* _Exercises_:
• a. Render this sentence from the episode description on Canada's international student caps into Spanish: "The core of the conversation is about brand."
• b. Using the episode description on Canada's international student caps, decide whether each statement agrees with it, giving yes or no along with the deciding words: (i) Sean Coote's institution enrolls students from more than 100 countries. (ii) The episode holds that supply constraints caused the real damage. (iii) Canada spent 15 years building its international student mobility story.
• c. Extend the episode description on Canada's international student caps, starting after its final sentence.

* _Selected excerpt_:
※
Higher Ed Chats
January 15th, 2025
23 minutes
How Canada is Adapting to International Student Caps
In this episode of Higher Ed Chats, Scott Miller talks with Sean Coote, Vice President International at Niagara College, about what the past year has actually meant for Canadian institutions, and why the real damage had nothing to do with supply constraints. Sean's institution enrolls students from 100+ countries and grew from 45 international students three decades ago to more than 5,000 on its main campuses. He has a clear view of what Canada built, and what's now at risk.
The core of the conversation is about brand. Canada spent 25 years building an international student mobility story rooted in quality, inclusion, and post-graduation pathways. Then came five, six, seven rapid-fire policy changes from IRCC in the span of a few months, shifts that created exactly the kind of uncertainty that student decision-making can't survive. "What you believed you were buying is worse than what you're actually receiving," Sean says. "It's never happened in Canada that from an educational perspective, what you believed you were buying is worse than what you're actually receiving." That's not a gap that policy rollback easily closes.
※
[Dataset excerpt]
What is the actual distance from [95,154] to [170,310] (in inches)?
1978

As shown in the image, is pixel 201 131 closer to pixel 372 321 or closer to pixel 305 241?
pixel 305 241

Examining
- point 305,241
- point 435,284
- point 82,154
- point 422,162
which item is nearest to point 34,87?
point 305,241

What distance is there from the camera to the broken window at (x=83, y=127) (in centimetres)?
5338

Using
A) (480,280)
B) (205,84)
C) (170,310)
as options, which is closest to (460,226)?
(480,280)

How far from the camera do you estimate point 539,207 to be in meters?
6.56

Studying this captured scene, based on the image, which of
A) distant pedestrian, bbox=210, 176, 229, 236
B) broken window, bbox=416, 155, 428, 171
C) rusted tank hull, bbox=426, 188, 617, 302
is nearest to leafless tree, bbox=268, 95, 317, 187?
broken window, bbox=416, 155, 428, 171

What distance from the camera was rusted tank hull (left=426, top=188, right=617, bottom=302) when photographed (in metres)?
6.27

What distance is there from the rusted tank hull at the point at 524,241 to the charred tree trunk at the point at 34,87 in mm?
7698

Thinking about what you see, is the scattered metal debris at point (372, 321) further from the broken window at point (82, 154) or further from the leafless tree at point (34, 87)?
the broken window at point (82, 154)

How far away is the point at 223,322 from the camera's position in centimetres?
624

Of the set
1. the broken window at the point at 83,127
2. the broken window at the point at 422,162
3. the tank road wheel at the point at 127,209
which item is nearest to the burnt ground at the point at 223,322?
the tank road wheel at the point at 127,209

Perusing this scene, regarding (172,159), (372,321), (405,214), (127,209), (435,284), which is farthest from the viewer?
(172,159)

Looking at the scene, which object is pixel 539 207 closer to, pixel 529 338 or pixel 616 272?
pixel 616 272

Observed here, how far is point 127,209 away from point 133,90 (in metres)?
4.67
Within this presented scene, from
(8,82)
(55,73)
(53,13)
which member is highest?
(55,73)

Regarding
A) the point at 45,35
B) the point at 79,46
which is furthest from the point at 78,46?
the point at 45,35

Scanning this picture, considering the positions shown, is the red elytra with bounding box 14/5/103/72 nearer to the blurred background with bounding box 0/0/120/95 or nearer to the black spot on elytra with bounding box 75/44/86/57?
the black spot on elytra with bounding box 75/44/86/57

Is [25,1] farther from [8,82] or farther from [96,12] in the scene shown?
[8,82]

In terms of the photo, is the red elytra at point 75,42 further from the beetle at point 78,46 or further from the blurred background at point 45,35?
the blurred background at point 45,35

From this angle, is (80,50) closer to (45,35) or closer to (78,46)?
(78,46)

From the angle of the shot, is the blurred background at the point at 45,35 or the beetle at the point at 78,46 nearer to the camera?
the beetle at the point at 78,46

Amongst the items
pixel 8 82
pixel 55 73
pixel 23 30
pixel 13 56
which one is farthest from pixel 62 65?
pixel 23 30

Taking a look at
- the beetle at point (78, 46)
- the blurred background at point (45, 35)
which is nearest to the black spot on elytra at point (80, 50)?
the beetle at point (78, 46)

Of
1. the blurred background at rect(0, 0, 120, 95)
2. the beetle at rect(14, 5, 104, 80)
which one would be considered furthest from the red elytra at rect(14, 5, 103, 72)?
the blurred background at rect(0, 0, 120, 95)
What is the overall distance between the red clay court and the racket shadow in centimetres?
※
* _In response_:
• a. El núcleo de la conversación gira en torno a la marca.

• b.
(i) Yes: "Sean's institution enrolls students from 100+ countries"
(ii) No: "why the real damage had nothing to do with supply constraints"
(iii) No: "Canada spent 25 years building an international student mobility story"

• c.
Sean and Scott also get into something that tends to get overlooked in the policy debate: why students choose a destination in the first place. It's not primarily rankings or tuition. It's diaspora communities, social networks, and peer signals, factors that take years to build and can erode much faster. When the policy environment creates noise, those social signals go negative, and institutions feel it in demand before they ever hit a capacity constraint. That's what happened in Canada.
The longer-term picture is where the episode ends up, and it's worth hearing in full. Global demand for international education isn't declining — Canada's share of it is. Other destinations are moving quickly to fill the gap. The institutions that come out of this period strongest are those that have diversified recruitment markets, built pathway partnerships that start students closer to home, and haven't treated a single country's policy environment as a fixed foundation.
Who’s in the episode?
Sean Coote
Scott Miller is the host of Keystone Higher Ed Chats and the Executive Director of Keystone's international division, bringing over 11 years of EdTech experience to conversations about global education.
After graduating from DePauw University, living and working in different cultures showed him that stepping outside your comfort zone doesn't just broaden your horizons; it reshapes them entirely. That belief in the transformative power of international experiences brought Scott to Keystone in 2010, where he's spent over a decade (and counting) helping higher education institutions reach students worldwide.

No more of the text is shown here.